→ **Exercise description**:
Rewrite the lines of the material below as a numbered list, leaving out blank lines and the pictures.

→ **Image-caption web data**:
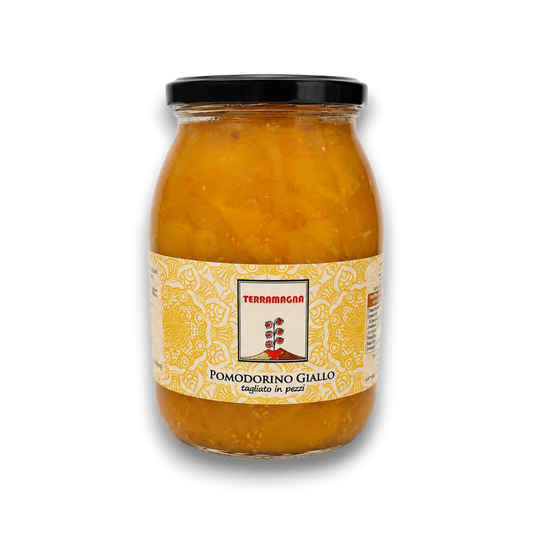 Pomodorino Giallo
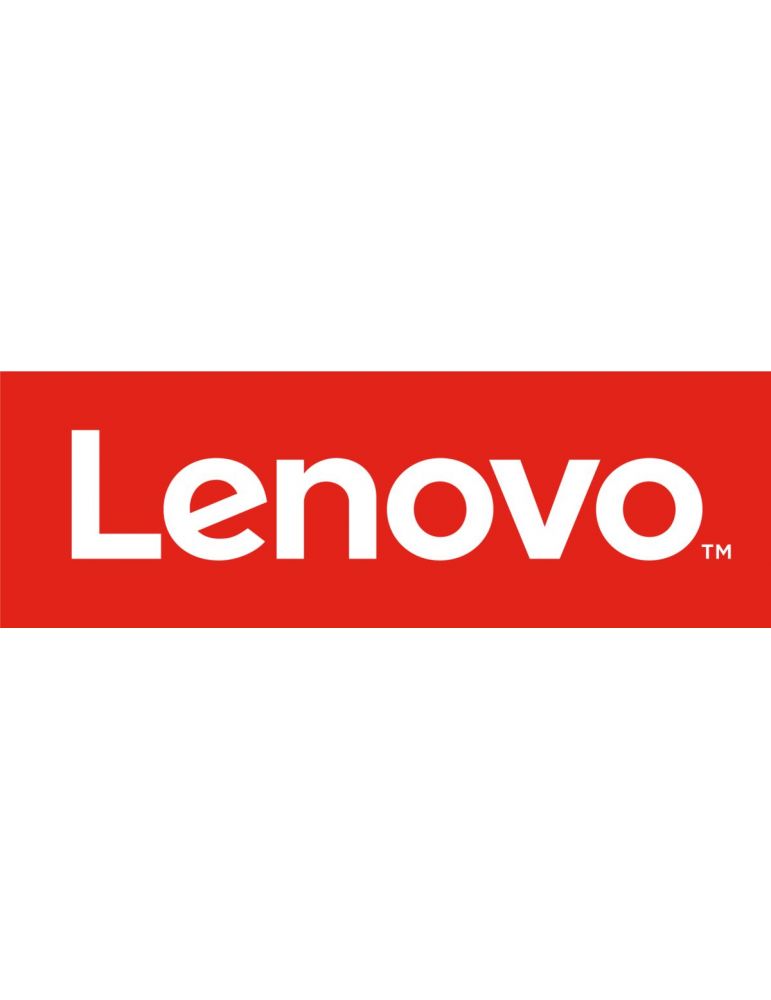 Lenovo 4M27A36844 licențe/actualizări de software Licență
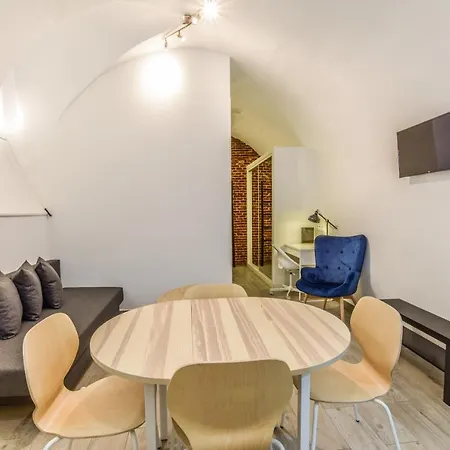 Apartment Apartamento En Pleno Barrio De Las Letras Madrid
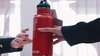 Gulf Bank Affirms Its Commitment to Environmental Sustainability & Distributes Recyclable Bottles to All Employees 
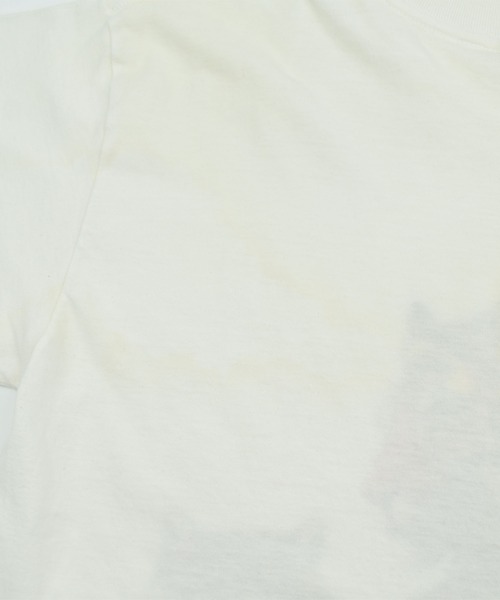 VINTAGE(ヴィンテージ)の「【USED】90’s “TIGER” アニマル Tシャツ(Tシャツ/カットソー・メンズ・ホワイト・MEDIUM)」の16枚目の写真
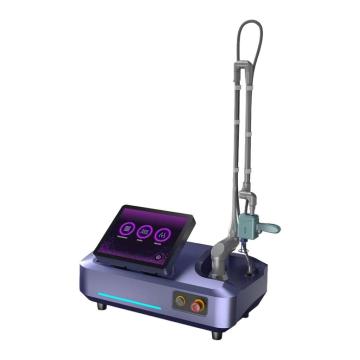Laser tratamente cosmetice Nativa Laser CO2 de la L'Ortec Medical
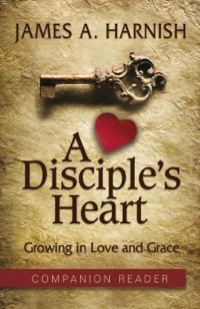 صورة الغلاف: A Disciple's Heart Companion Reader 9781630882570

→ **Solution to the exercise**:
1.  Pomodorino Giallo
2.  Lenovo 4M27A36844 licențe/actualizări de software Licență
3.  Apartment Apartamento En Pleno Barrio De Las Letras Madrid
4.  Gulf Bank Affirms Its Commitment to Environmental Sustainability & Distributes Recyclable Bottles to All Employees 
5.  VINTAGE(ヴィンテージ)の「【USED】90’s “TIGER” アニマル Tシャツ(Tシャツ/カットソー・メンズ・ホワイト・MEDIUM)」の16枚目の写真
6. Laser tratamente cosmetice Nativa Laser CO2 de la L'Ortec Medical
7.  صورة الغلاف: A Disciple's Heart Companion Reader 9781630882570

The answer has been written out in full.